Relato de medianoche, 2008



Preludio

 Cuando la penumbra del atardecer está a punto de apagarse, se encienden los recuerdos del amanecer. Cuando el árbol de la longevidad se encorva por el peso de los frutos maduros de la experiencia, se nos hacen más apetecibles los verdes y lejanos frutos del candor y la puericia que antaño nos envolvieron. Cuando el corcel de la vida ya casi roza la meta, queremos cabalgar de nuevo por los prados floridos de la niñez. El viejo dios del tiempo ha colocado sobre nuestros fatigados ojos las doradas lentes de la nostalgia para que con ellas podamos leer y repasar las páginas rosas del libro del ayer. Tal vez le falten las cinco primeras hojas a nuestro libro. La consciencia es nuestra inseparable dormilona durante los años más tiernos. O tal vez sí alegran el libro esas primeras hojas, pero no acertamos a leerlas. No importa.

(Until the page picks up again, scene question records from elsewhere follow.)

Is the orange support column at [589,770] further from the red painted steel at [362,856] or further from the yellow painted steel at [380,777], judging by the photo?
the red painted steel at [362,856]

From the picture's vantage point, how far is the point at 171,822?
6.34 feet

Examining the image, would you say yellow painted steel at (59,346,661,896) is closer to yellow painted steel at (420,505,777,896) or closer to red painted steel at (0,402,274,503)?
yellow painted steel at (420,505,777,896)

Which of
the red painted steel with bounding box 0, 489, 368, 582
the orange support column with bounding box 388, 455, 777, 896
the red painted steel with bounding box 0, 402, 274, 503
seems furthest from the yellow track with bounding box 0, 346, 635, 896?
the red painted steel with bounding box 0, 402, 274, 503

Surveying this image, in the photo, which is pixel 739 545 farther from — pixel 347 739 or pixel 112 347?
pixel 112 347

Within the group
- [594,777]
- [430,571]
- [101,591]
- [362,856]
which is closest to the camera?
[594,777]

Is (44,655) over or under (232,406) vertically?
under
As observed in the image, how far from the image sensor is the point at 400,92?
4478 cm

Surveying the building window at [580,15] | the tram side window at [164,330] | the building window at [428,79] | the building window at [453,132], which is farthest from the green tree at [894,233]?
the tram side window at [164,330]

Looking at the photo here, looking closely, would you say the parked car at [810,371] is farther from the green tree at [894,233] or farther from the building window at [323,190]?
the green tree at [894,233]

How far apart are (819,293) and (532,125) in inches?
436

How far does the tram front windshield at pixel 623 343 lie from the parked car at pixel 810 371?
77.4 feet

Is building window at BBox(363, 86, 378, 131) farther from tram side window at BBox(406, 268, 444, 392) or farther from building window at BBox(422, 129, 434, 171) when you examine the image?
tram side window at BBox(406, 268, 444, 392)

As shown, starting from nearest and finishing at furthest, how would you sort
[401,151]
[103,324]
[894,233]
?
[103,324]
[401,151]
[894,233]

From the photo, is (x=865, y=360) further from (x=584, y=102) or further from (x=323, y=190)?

El hecho es que, a galope del caballo de la morriña, doblamos raudos las esquinas del tiempo y regresamos a la más temprana niñez que el recuerdo nos permite. El albo y veloz cuadrúpedo sestea ya en las glaucas praderas del año quinto de nuestra vida.
Sobre el lienzo purísimo de la infancia han trazado los dioses de la felicidad las sonrisas francas y lozanas de papá y mamá, del hermanito y la hermanita ... ¡Dulce y feliz hogar! El corcel que desde el futuro nos ha transportado al país de las maravillas infantiles es ahora el caballito de cartón que se balancea junto a la cuna que pronto será una reliquia. Mañana, cuando la nieve acaricie nuestras sienes, echaremos en falta el caballito y el entorno en que trotaba. Y regresaremos sobre el alazán del tiempo al dulce y feliz hogar del niño aquel que fuimos, para volver a ser los privilegiados y eternos jinetes del viejo caballito de cartón.  Este es el niño que se asoma a las páginas que a continuación deleitarán al lector. A lomos del caballo del tiempo, nuestro niño vuelve al ayer de su Turón natal. Sobre el corcel de la nostalgia retorna a su Asturias querida para encontrarse con aquel niño de cinco años y con el mozo que floreció después y que jamás dejó de ser niño. Este es nuestro Ricardo Tomillo.